Re: [PATCH v1 2/5] mm/rmap: introduce and use hugetlb_remove_rmap()

From: David Hildenbrand
Date: Tue Nov 28 2023 - 12:42:59 EST


On 28.11.23 18:13, Peter Xu wrote:
On Tue, Nov 28, 2023 at 05:39:35PM +0100, David Hildenbrand wrote:
Quoting from the cover letter:

"We have hugetlb special-casing/checks in the callers in all cases either
way already in place: it doesn't make too much sense to call generic-looking
functions that end up doing hugetlb specific things from hugetlb
special-cases."

I'll take this one as an example: I think one goal (of my understanding of
the mm community) is to make the generic looking functions keep being
generic, dropping any function named as "*hugetlb*" if possible one day
within that generic implementation. I said that in my previous reply.

Yes, and I am one of the people asking for that. However, only where it makes sense (e.g., like page table walking, GUP as you said), and only when it is actually unified.

I don't think that rmap handling or fault handling will ever be completely unified to that extreme, and it might also not be desirable. Just like we have separate paths for anon and file in areas where they are reasonable different.

What doesn't make sense is using patterns like:

page_remove_rmap(subpage, vma, folio_test_hugetlb(folio));

and then, inside page_remove_rmap() have an initial folio_test_hugetlb() check that does something completely different.

So each and everyone calling page_remove_rmap (and knowing that it's certainly not a hugetlb folio) has to run through that check.

Then, we have functions like page_add_file_rmap() that look like they can be used for hugetlb, but hugetlb is smart enough and only calls page_dup_file_rmap(), because it doesn't want to touch any file/anon counters. And to handle that we would have to add folio_test_hugetlb() inside there, which adds the same as above, trying to unify without unifying.

Once we're in the area of folio_add_file_rmap_range(), it all stops making sense, because there is no way we could possibly partially map a folio today. (and if we can in the future, we might still want separate handling, because most caller know with which pages they are dealing, below)

Last but not least, it's all inconsistent right now with hugetlb_add_anon_rmap()/hugetlb_add_new_anon_rmap() being there because they differ reasonably well from the "ordinary" counterparts.


Having that "*hugetlb*" code already in the code base may or may not be a
good reason to further move it upward the stack.

If you see a path forward in the foreseeable future where we would have code that doesn't special-case hugetlb in rmap calling code already, I'd be interested in that.

hugetlb.c knows that it's dealing with hugetlb pages.

huge_memory.c knows that it's dealing with PMD-mapped thp.

memory.c knows that it it's dealing with PTE-mapped thp or small folios.

Only migrate.c (and e.g., try_to_unmap()) in rmap.c handle different types.

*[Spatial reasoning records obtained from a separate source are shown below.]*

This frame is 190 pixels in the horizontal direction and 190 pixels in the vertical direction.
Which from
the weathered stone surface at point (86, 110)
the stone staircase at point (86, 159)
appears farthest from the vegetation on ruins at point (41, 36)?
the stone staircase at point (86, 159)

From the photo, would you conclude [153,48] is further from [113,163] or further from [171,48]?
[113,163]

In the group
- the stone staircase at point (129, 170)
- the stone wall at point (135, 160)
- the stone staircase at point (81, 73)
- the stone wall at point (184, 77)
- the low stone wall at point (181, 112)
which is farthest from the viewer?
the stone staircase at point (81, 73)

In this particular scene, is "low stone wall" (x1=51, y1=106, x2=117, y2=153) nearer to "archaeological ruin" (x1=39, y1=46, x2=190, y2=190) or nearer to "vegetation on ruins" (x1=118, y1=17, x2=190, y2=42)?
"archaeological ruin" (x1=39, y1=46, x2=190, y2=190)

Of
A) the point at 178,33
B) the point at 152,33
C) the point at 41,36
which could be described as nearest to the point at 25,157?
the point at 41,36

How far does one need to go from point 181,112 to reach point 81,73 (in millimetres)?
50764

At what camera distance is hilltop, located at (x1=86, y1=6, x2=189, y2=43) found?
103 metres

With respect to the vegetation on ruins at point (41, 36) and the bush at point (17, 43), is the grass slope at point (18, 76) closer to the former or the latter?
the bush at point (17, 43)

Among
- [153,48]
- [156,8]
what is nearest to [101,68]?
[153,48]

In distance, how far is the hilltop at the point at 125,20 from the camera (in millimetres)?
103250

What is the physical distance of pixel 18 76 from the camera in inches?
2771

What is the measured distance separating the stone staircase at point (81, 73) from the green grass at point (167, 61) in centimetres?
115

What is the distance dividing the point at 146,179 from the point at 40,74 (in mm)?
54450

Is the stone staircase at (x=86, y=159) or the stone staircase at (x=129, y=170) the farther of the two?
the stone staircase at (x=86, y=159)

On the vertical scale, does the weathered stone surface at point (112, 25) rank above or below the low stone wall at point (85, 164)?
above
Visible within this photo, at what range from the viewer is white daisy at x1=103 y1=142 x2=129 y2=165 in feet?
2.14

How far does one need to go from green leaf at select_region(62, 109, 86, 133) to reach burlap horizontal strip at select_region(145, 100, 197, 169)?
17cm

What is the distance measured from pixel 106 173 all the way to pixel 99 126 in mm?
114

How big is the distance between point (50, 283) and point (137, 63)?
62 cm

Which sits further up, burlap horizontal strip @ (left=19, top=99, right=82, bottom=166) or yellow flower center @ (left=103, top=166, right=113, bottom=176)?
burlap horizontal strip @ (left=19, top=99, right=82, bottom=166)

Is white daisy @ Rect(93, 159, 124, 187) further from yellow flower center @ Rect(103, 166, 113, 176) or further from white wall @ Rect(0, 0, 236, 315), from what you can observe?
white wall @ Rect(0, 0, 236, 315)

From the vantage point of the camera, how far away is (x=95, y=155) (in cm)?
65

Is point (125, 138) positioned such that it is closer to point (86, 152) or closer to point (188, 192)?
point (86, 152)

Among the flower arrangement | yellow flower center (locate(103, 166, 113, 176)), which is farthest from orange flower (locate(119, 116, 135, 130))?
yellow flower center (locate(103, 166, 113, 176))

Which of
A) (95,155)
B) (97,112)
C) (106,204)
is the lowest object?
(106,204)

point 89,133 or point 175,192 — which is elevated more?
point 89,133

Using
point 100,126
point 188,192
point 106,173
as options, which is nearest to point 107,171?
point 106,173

But there is plenty of hugetlb special-casing in there that I don't really see going away.


Strong feelings? No, I don't have. I'm not knowledged enough to do so.

I'm sure you are, so I'm trusting your judgment :)

I don't think going in the other direction and e.g., removing hugetlb_add_anon_rmap / hugetlb_add_new_anon_rmap is making a unification that is not really reasonable. It will only make things slower and the individual functions more complicated.

--
Cheers,

David / dhildenb